SHORT EXERCISE — Copy the data word for word, starting at the line that contains "As viewable here, is" and ending with the last line of the data, both ends included.

******************************

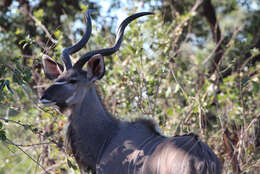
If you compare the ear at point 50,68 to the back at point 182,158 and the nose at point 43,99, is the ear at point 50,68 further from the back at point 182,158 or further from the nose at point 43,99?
the back at point 182,158

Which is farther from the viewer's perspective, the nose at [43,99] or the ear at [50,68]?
the ear at [50,68]

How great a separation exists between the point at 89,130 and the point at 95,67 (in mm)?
576

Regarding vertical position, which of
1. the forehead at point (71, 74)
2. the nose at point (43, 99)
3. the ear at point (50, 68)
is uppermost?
the ear at point (50, 68)

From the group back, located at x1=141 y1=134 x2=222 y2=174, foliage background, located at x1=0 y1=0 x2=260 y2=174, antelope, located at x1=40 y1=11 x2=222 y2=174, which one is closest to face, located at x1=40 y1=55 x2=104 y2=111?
antelope, located at x1=40 y1=11 x2=222 y2=174

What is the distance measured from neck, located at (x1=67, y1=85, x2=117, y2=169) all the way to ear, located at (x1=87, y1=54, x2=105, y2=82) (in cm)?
13

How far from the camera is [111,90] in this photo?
5281mm

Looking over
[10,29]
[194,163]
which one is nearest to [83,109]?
[194,163]

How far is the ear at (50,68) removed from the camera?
3.63 metres

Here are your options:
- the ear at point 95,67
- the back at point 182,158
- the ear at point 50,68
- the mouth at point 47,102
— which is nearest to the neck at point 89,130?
the ear at point 95,67

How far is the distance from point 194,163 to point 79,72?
1.46 metres

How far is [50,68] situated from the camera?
3.68 meters

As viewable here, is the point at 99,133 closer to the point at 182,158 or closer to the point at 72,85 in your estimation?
the point at 72,85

******************************

SOLUTION FOR THIS EXERCISE —
As viewable here, is the point at 99,133 closer to the point at 182,158 or closer to the point at 72,85 in your estimation?
the point at 72,85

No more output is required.